El juicio por el crimen de María Marta García Belsunce tuvo ayer una audiencia preliminar en la sede del Tribunal Criminal 6 de San Isidro, ubicado en la avenida Del Libertador 16526.En esta audiencia volvieron a verse las caras el viudo de la víctima, Carlos Carrascosa, y el fiscal de instrucción Diego Molina Pico, quien posee grandes chances de ser el fiscal de juicio.
Carlos Carrascosa asistió a la audiencia premilinar con bigotes y anteojos, el único acusado en el proceso, esquivó las preguntas de los periodistas que lo siguieron con reiteradas consultas desde los tribunales de San Isidro hasta que llegó al auto junto a sus abogados defensores.
En tanto, el fiscal de instrucción Diego Molina Pico sólo enfrentó a la prensa diciendo “Muchachos ustedes saben que no voy a hacer declaraciones, no soy de hablar con la prensa”.
El abogado Roberto Rivas explicó que el “proceso se ha demorado demasiado por la actividad de las partes, las disputas entre el fiscal y el juez de garantías”.
En declaraciones a Radio 10, el letrado expresó que no cree que este juicio arroje un condenado por el homicidio de María Marta García Belsunce, pero si la de un encubridor del hecho.
“No me parece que pueda haber una condena por el homicidio, aunque espero que sí la haya por encubrimiento”, remarcó Rivas.
El 9 de septiembre pasado el juez de Garantías Diego Martínez elevó a juicio oral la causa por el crimen de María Marta García Belsunce.
En febrero de 2004 el fiscal Diego Molina Pico había solicitado esa medida al dar por cerrada la investigación del crimen de María Marta. En ese momento el funcionario sostuvo que Carrascosa mató a su esposa y que el resto de la familia lo ncubrió.
El pedido de elevación de la causa a juicio oral chocó, sin embargo, contra la maraña de presentaciones, recusaciones y apelaciones presentadas por las partes. Incluso, el juez Diego Barroetaveña, a cargo inicialmente del caso, dejó su lugar y fue reemplazado por Martínez.
La trama es tan compleja que todavía la Corte Suprema de la Nación tiene pendiente resolver si le corresponde decidir en un pedido de recusación contra Molina Pico. Medida que, de concederse, dejaría la causa al borde de la nulidad absoluta y la impunidad.
María Marta García Belsunce fue hallada asesinada de seis balazos en la cabeza el 27 de octubre de 2002 en su casa del Carmel Country Club de Pilar, con medio cuerpo semisumergido en la bañera.
Por el crimen fue procesado con prisión preventiva su marido, Carlos Carrascosa. Sin embargo, el viudo fue beneficiado con un fallo del juez Barroetaveña, quien no sólo no lo mandó a la cárcel, sino que el 23 de abril del año pasado decidió revocar la prisión preventiva del viudo, al considerar que las pruebas que lo habían incriminado perdieron fuerza con el paso del tiempo.
Molina Pico apeló esa resolución y, tras una serie de presentaciones de las distintas partes, que demandaron más de un año de tramitación, la Cámara de Apelaciones de San Isidro volvió a dictarle la prisión preventiva.
Tras esa decisión, el fiscal volvió a pedir formalmente la detención de Carrascosa.
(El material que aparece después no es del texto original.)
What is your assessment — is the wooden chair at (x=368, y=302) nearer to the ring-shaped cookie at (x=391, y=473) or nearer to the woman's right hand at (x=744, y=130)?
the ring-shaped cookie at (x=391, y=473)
Esto chocó con la negativa de Martínez, quien decidió que el viudo siga en libertad hasta tanto la Cámara de Casación bonaerense resuelva un recurso presentado por la defensa.
En la causa tambiín están procesados varios familiares, amigos y mídicos, a quienes Molina Pico considera encubridores del crimen: Guillermo Bártoli, Horacio García Belsunce (h), Juan Ramón Gauvry Gordon, Sergio Binello, Nora Burgues de Taylor, Constantino Hurtig, John Hurtig, y la masajista Beatriz Michelini.